The Token Taxonomy Act of 2019-2020 is an important bill looking to implement a “light touch” regulation for the digital currency industry. The bill is the first attempt by Congress to address significant ambiguities and confusion regarding the appropriate application of the current corporate securities laws to emerging digital assets, including cryptocurrencies. The proposed legislation was originally created by Republican Representative Warren Davidson of Ohio and is currently co-sponsored by other Republicans and Democrats, showing that this is not a partisan issue. The current Co-Sponsors are: Rep. Darren Soto (D-FL-9), Rep. Josh Gottheimer (D-NJ-5), Rep. Ted Budd (R-NC-13), Rep. Tulsi Gabbard (D-HI-2), Rep. Scott Perry (R-PA-10), Rep. John W. Rose (R-TN-6), Rep. Eric Swalwell (D-CA-15), and Rep. Anthony Gonzalez (R-OH-16). The bill is also currently sponsored by several prominent entities, including IBM, U.S. Chambers of Commerce, NASDAQ, and Coinbase.
The bill looks to accomplish the following: Exclude digital tokens from the definition of a security; Direct the SEC to enact certain regulatory changes regarding digital units secured through public-key cryptography; Adjust taxation of virtual currencies held in individual retirement accounts; Create a Tax exemption for exchanges of one virtual currency for another; and Create a de minimis exemption from taxation for gains realized from the sale or exchange of virtual currency for other cash.
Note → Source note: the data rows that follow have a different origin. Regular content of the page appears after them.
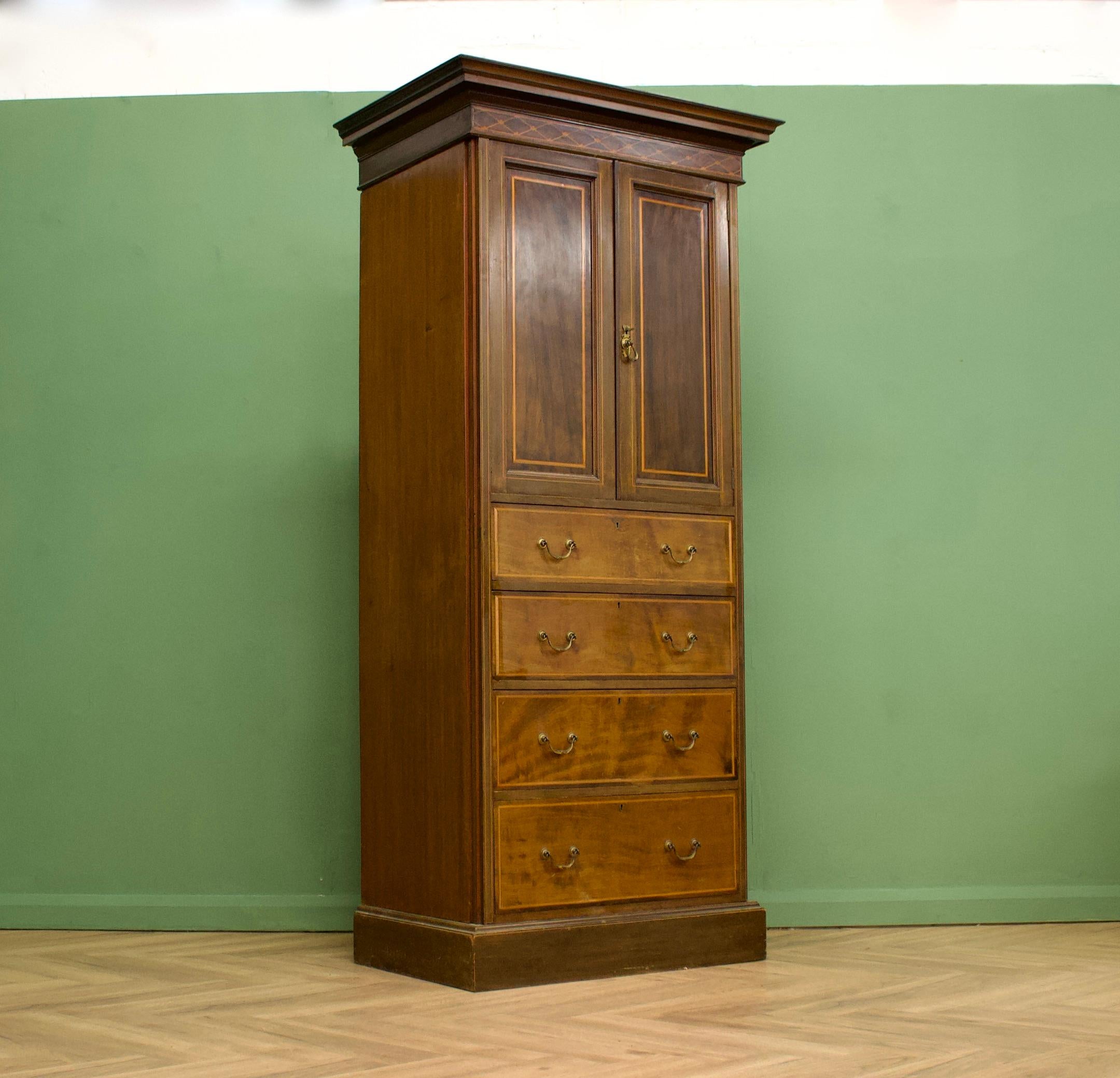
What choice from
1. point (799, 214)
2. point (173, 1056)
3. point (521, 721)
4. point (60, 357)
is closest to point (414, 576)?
point (521, 721)

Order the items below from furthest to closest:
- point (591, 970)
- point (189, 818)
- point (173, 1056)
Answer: point (189, 818) → point (591, 970) → point (173, 1056)

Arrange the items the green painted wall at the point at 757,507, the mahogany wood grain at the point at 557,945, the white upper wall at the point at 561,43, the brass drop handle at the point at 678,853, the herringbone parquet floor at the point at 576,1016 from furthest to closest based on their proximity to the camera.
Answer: the white upper wall at the point at 561,43 → the green painted wall at the point at 757,507 → the brass drop handle at the point at 678,853 → the mahogany wood grain at the point at 557,945 → the herringbone parquet floor at the point at 576,1016

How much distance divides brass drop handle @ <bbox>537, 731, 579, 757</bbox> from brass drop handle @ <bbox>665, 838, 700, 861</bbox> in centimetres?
35

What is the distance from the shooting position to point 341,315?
419 centimetres

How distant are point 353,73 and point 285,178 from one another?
0.39 metres

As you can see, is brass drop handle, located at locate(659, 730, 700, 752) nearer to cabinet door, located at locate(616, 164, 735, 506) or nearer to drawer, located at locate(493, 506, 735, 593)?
drawer, located at locate(493, 506, 735, 593)

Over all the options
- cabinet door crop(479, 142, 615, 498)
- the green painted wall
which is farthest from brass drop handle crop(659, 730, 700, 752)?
the green painted wall

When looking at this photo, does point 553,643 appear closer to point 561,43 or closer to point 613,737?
point 613,737

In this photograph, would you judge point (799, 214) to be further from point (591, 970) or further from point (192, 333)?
point (591, 970)

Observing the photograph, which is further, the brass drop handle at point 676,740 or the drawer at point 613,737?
the brass drop handle at point 676,740

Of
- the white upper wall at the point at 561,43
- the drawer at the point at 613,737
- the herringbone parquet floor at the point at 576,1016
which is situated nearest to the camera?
the herringbone parquet floor at the point at 576,1016

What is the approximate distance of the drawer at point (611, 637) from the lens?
126 inches

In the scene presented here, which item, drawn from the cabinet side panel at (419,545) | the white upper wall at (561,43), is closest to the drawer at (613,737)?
the cabinet side panel at (419,545)

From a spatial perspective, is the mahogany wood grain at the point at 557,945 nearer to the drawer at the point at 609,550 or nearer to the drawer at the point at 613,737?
the drawer at the point at 613,737
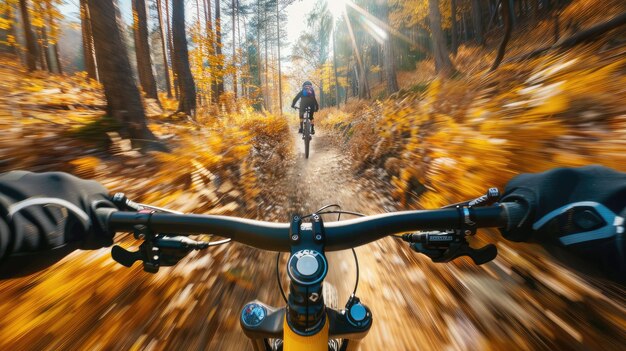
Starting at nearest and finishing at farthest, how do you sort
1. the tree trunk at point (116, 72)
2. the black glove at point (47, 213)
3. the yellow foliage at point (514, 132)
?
the black glove at point (47, 213) → the yellow foliage at point (514, 132) → the tree trunk at point (116, 72)

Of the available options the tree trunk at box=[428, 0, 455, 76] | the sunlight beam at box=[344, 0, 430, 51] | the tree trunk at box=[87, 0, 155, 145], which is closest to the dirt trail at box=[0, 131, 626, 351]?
the tree trunk at box=[87, 0, 155, 145]

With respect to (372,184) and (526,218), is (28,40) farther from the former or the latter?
(526,218)

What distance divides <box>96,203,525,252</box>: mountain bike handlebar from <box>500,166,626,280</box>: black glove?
0.08 metres

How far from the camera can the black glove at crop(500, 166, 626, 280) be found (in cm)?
97

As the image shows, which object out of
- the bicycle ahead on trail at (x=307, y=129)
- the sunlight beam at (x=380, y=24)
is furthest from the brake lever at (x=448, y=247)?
the sunlight beam at (x=380, y=24)

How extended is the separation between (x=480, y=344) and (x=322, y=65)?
3901cm

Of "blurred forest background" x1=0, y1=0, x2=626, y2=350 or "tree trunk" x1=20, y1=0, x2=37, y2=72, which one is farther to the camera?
"tree trunk" x1=20, y1=0, x2=37, y2=72

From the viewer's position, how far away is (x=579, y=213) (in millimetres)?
1033

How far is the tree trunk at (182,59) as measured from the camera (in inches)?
361

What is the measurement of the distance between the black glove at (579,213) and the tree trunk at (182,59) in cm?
1045

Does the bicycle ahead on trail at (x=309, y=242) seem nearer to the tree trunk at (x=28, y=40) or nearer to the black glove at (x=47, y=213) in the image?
the black glove at (x=47, y=213)

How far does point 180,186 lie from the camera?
4070 millimetres

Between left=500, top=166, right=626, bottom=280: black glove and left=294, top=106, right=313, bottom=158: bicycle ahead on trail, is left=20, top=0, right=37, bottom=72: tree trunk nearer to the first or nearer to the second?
left=294, top=106, right=313, bottom=158: bicycle ahead on trail

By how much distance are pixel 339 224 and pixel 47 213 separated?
115 cm
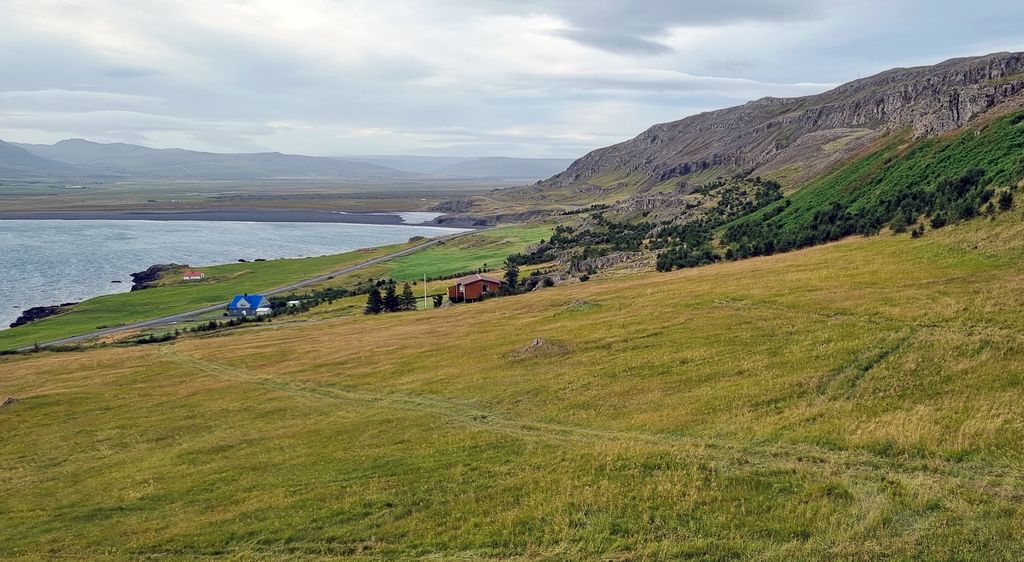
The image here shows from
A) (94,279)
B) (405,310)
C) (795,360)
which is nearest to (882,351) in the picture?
(795,360)

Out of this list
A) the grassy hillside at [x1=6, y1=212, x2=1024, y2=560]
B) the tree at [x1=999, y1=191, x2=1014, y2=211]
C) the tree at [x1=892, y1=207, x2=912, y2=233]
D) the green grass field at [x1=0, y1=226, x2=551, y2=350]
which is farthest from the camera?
the green grass field at [x1=0, y1=226, x2=551, y2=350]

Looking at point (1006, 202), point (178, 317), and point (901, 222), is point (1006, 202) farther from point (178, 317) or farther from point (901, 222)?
point (178, 317)

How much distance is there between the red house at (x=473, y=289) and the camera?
105m

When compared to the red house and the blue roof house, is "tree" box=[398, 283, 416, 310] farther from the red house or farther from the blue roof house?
the blue roof house

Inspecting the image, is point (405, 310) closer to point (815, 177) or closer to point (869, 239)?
point (869, 239)

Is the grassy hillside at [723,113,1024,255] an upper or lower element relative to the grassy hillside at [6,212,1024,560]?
upper

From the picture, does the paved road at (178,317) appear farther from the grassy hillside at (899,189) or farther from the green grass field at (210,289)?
the grassy hillside at (899,189)

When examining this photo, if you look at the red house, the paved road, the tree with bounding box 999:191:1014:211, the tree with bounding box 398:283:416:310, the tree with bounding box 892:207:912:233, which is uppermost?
the tree with bounding box 999:191:1014:211

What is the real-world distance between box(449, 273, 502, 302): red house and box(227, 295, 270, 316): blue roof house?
39.9 meters

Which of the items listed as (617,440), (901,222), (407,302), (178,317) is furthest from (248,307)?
(617,440)

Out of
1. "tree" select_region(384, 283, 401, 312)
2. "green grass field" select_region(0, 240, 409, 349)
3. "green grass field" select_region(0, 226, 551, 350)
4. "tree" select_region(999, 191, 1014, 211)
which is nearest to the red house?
"tree" select_region(384, 283, 401, 312)

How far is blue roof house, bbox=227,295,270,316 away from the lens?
4840 inches

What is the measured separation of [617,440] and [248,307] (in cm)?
11139

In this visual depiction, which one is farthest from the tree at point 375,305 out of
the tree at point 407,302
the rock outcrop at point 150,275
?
the rock outcrop at point 150,275
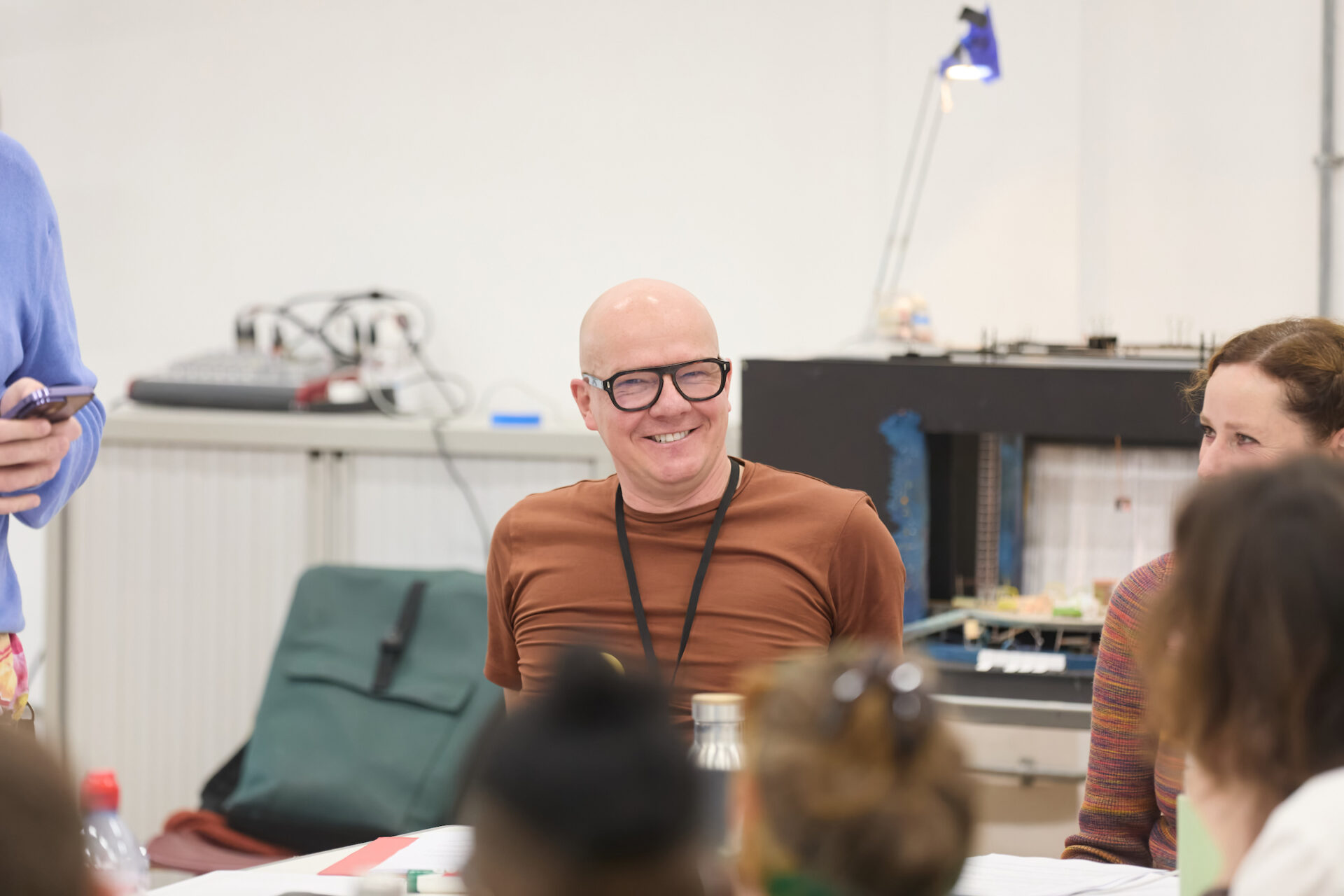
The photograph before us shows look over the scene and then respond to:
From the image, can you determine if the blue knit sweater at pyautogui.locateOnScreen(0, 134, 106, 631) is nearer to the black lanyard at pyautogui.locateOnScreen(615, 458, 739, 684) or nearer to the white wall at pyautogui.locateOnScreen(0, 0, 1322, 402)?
the black lanyard at pyautogui.locateOnScreen(615, 458, 739, 684)

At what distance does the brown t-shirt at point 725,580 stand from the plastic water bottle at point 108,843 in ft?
1.80

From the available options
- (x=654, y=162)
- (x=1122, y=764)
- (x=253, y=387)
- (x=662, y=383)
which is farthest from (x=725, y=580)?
(x=654, y=162)

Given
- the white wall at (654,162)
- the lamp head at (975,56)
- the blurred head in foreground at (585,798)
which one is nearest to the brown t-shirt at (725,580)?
the blurred head in foreground at (585,798)

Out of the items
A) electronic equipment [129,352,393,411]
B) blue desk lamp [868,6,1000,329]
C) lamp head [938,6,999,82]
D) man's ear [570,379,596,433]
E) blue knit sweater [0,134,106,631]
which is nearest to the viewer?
blue knit sweater [0,134,106,631]

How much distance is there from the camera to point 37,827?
489 mm

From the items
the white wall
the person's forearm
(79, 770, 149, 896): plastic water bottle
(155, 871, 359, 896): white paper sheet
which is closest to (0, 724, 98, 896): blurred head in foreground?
(79, 770, 149, 896): plastic water bottle

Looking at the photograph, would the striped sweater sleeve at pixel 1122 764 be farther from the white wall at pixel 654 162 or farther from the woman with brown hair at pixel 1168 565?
the white wall at pixel 654 162

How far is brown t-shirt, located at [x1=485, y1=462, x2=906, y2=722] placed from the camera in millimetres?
1612

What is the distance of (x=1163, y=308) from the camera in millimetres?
3094

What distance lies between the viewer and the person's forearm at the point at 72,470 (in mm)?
1382

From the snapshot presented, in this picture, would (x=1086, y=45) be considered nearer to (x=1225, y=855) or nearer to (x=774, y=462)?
(x=774, y=462)

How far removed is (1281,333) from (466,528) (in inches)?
73.0

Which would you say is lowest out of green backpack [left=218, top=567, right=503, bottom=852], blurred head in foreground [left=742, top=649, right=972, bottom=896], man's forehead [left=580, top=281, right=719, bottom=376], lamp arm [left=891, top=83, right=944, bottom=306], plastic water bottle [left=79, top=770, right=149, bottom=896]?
green backpack [left=218, top=567, right=503, bottom=852]

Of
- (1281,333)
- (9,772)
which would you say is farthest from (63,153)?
(9,772)
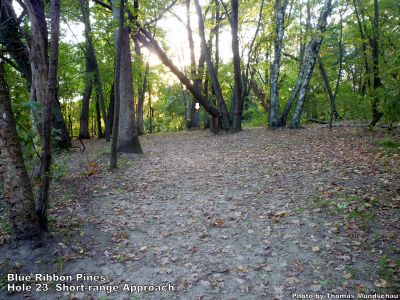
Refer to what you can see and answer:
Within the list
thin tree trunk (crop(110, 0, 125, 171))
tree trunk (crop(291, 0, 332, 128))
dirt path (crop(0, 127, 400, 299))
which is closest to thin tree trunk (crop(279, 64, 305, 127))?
tree trunk (crop(291, 0, 332, 128))

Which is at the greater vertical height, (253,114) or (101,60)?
(101,60)

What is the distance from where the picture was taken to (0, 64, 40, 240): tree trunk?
4223mm

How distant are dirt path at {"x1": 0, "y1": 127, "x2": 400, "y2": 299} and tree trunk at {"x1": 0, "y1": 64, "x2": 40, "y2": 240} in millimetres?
383

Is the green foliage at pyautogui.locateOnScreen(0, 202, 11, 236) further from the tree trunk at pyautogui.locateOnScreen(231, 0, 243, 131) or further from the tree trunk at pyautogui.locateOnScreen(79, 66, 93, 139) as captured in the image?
the tree trunk at pyautogui.locateOnScreen(79, 66, 93, 139)

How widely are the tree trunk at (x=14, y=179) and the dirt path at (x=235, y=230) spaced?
1.26ft

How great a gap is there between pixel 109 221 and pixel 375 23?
41.3ft

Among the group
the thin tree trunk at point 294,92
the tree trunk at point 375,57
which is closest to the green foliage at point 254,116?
the thin tree trunk at point 294,92

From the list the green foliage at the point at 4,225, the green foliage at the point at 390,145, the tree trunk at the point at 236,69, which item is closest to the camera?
the green foliage at the point at 4,225

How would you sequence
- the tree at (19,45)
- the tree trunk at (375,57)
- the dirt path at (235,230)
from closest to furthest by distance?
the dirt path at (235,230) → the tree at (19,45) → the tree trunk at (375,57)

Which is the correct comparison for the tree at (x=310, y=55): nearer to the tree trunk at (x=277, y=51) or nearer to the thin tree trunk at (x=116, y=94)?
the tree trunk at (x=277, y=51)

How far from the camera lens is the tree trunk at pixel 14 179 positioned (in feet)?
13.9

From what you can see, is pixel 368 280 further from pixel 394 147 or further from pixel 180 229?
pixel 394 147

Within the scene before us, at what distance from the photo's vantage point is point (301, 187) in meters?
6.95

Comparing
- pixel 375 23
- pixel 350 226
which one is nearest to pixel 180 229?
pixel 350 226
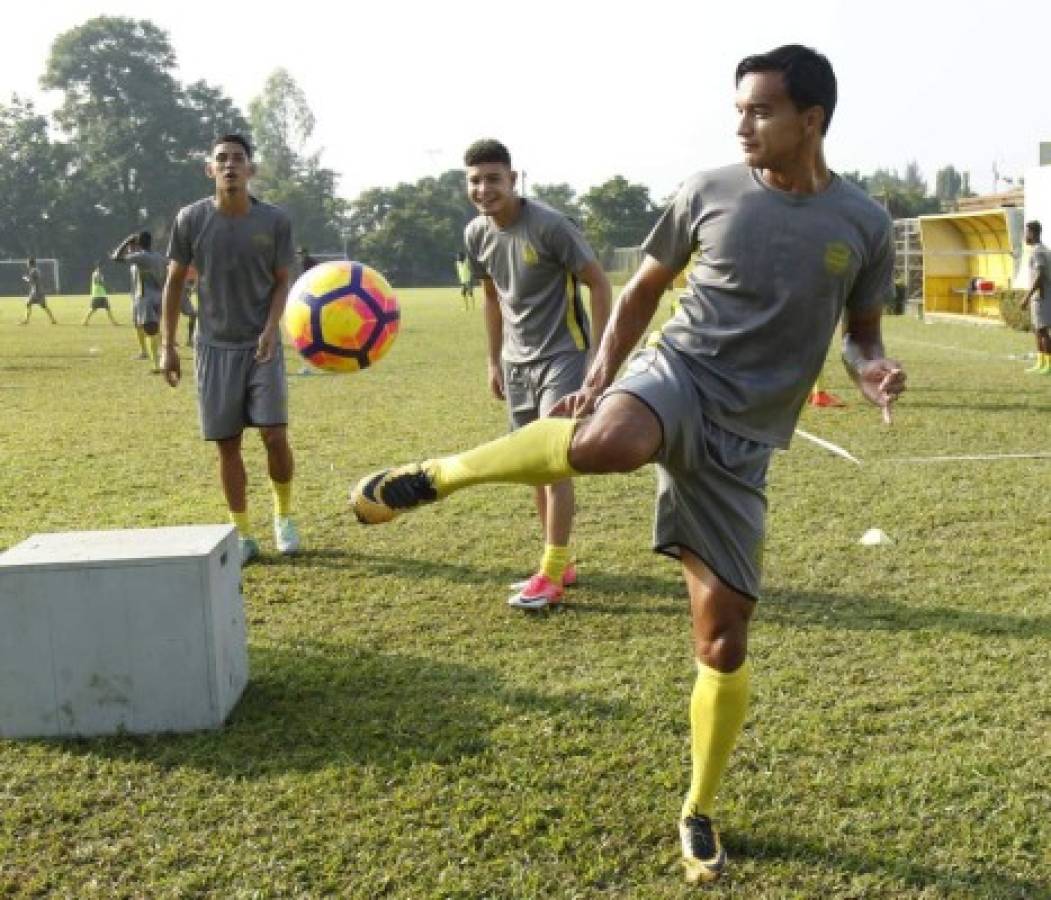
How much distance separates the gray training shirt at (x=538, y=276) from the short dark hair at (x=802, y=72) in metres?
2.37

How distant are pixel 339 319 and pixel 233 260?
69 centimetres

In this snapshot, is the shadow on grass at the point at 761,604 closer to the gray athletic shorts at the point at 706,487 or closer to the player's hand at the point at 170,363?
the player's hand at the point at 170,363

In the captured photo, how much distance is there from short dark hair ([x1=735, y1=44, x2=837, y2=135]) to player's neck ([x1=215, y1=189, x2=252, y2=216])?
3.78 metres

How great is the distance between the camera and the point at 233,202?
242 inches

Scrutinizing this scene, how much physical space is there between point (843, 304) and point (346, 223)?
9758cm

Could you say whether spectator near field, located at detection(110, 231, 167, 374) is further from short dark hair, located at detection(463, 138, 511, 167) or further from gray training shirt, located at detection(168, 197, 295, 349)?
short dark hair, located at detection(463, 138, 511, 167)

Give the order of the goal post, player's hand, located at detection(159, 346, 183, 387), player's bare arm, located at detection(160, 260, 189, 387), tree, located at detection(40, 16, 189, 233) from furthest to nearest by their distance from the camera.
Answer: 1. tree, located at detection(40, 16, 189, 233)
2. the goal post
3. player's hand, located at detection(159, 346, 183, 387)
4. player's bare arm, located at detection(160, 260, 189, 387)

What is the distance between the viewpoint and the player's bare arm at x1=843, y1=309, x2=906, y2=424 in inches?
124

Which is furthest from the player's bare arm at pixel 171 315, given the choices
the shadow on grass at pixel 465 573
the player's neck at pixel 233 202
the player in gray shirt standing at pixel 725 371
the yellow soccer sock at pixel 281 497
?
the player in gray shirt standing at pixel 725 371

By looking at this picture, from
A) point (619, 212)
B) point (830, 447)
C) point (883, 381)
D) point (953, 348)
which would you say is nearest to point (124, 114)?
point (619, 212)

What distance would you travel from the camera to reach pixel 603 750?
3914 mm

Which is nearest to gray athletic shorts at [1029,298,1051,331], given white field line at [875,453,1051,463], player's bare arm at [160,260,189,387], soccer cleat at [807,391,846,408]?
soccer cleat at [807,391,846,408]

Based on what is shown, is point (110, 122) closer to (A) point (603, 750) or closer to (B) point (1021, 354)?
(B) point (1021, 354)

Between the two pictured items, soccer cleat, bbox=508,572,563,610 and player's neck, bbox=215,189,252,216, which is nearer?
soccer cleat, bbox=508,572,563,610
Digital tokens, once removed from the definition of a security, would then be separately defined as something that is created in response to (i) verification of collection of proposed transactions, (ii) pursuant to the rules for the digital units’ creation and supply cannot be altered by any single person or persons under common control, or (iii) as an initial allocation of digital units that will otherwise be created in accordance with (i) and (ii). This bill has gained my support for a number of reasons, in particular it brings a much-needed level of clarity and regulatory certainty by defining what a digital token really is and I believe this is a positive step that will allow digital currencies to grow and become more widely accepted.
I expect this bill will have a significant effect on the digital currency and blockchain industries as it will make it easier for entrepreneurs and investors to adopt digital currencies and utilize them as a means of fundraising. Many entrepreneurs and investors have shied away from this industry because of the lack of regulations and the possibility that the SEC can swing the hammer and cripple the industry. Due to this, many have viewed digital currencies as a “fad” or something that will not last – many investors have looked to short digital currencies as well. This bill will be likely to prove that this industry is here to stay and will allow the industry to return to a growth phase. However, we need this bill to gain more support and more co-sponsors if it is going to have a chance at passing. The recent Facebook Calibra Senate Hearing showed that many members of congress realize that it is imperative that they enact clarifying legislation to govern this emerging industry sooner rather than later. That is why it is so important that we lend this bill as much support as we can. Personally, I have been involved with the bill in various ways. First, I am in direct and constant communication with the team in D.C. that is in charge of the bill, providing feedback and suggestions throughout the process. Second, I have contacted my district representative in the hope of gaining their support for the bill. Lastly, I have been advocating for the bill by attending various digital currency-related events in the U.S. and online via articles and my personal podcast, Cryptos with Mitesh. There are so many use-cases and ways we can all benefit from digital currencies and blockchain technology. I personally believe that we should follow IBM, the U.S. Chambers, NASDAQ, and Coinbase and so many more by supporting this bill.